5) Le déficit de responsabilité des managers publics

Eric Verhaeghe : L’irresponsabilité des hauts fonctionnaires dans ce désastre est devenue insupportable. Là encore, la gestion des masques (mais l’affaire de la chloroquine constituera bientôt un autre scandale) constitue un parfait exemple de cette tour d’ivoire que la haute fonction publique a construite autour d’elle. Qui a péché dans la commande de masques ? Qui n’a pas correctement suivi les stocks ?
Toutes ces questions devraient être abordées immédiatement, et les responsables devraient être identifiés et sanctionnés. Mais… en France, il est d’usage que les hauts fonctionnaires méprisent le petit peuple mais n’assument aucune de leurs erreurs.
Ce luxe-là, il n’est pas sûr que nous puissions nous l’offrir éternellement.

• **Liste des tâches**
1. Les affirmations suivantes concordent-elles avec l’extrait sur la responsabilité des hauts fonctionnaires ? Répondez par oui ou non et citez les mots du texte qui tranchent. (a) La gestion des masques y est présentée comme un exemple de la tour d’ivoire de la haute fonction publique. (b) Les responsables ont déjà été identifiés et sanctionnés. (c) L’affaire de la chloroquine est déjà devenue un scandale.
2. Reprenez l’extrait sur la responsabilité des hauts fonctionnaires à la suite de sa dernière phrase et poursuivez-le.

[Données d’ancrage spatial]
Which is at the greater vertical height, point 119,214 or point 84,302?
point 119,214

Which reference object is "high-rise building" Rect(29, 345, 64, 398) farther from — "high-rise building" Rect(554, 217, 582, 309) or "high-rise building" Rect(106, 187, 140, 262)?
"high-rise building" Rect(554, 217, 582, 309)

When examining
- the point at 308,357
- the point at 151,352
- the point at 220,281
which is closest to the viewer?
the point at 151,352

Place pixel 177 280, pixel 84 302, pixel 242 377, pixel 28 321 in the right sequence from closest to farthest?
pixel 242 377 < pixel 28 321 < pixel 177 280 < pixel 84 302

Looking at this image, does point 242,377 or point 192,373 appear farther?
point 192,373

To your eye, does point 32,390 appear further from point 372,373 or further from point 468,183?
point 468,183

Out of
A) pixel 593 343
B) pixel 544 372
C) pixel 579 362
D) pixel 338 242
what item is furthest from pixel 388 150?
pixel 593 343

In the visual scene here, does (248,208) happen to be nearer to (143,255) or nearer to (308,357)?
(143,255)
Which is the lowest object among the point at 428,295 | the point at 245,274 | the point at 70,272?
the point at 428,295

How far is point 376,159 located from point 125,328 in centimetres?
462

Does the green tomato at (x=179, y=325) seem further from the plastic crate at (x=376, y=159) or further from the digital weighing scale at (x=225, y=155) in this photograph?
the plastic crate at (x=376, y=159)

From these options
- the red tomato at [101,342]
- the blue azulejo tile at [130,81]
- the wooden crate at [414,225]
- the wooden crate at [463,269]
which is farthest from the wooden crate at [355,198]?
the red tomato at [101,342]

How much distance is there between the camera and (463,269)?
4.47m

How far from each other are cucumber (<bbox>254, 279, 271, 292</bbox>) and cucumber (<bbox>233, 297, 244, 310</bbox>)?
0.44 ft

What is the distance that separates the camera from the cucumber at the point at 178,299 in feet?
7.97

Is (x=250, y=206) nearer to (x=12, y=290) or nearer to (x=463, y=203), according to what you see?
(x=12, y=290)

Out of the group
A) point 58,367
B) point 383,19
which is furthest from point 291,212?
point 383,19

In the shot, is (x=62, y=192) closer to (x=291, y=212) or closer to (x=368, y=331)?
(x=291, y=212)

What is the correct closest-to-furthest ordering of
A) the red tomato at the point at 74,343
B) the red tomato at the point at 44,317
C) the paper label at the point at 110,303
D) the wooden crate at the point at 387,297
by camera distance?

• **Réponses rédigées**
1.
(a) Oui : « constitue un parfait exemple de cette tour d’ivoire que la haute fonction publique a construite autour d’elle ».
(b) Non : « les responsables devraient être identifiés et sanctionnés ».
(c) Non : « l’affaire de la chloroquine constituera bientôt un autre scandale ».

2.
Edouard Husson : Devant la colère montante et les nombreux appels à poursuivre nos dirigeants devant la justice, ces derniers se rebiffent. C’est ainsi que le Premier ministre s’est plaint de ce que ces menaces pesant sur l’équipe actuelle le détournaient de faire son travail dans la sérénité. Nos hauts fonctionnaires n’aiment pas plus l’idée anglo-saxonne de « rendre des comptes » dans le management public moderne - alors qu’ils ne jurent que par le « New Public Management » - qu’ils n’aiment la remise en cause régulière de leur pouvoir par les élections et les citoyens.
Regardez ce qui s’est passé, subrepticement, à la faveur du chaos de la crise. On a tenu le premier tour des élections municipales puis annulé le second. Normalement, il aurait fallu refaire toutes les élections. Non, on a confirmé les maires élus dès le premier tour - le pouvoir s’achète ainsi la non contestation des plus petites communes. Et on repousse sine die le second tout en oscillant entre le fait d’entériner le premier tour et celui de tout refaire.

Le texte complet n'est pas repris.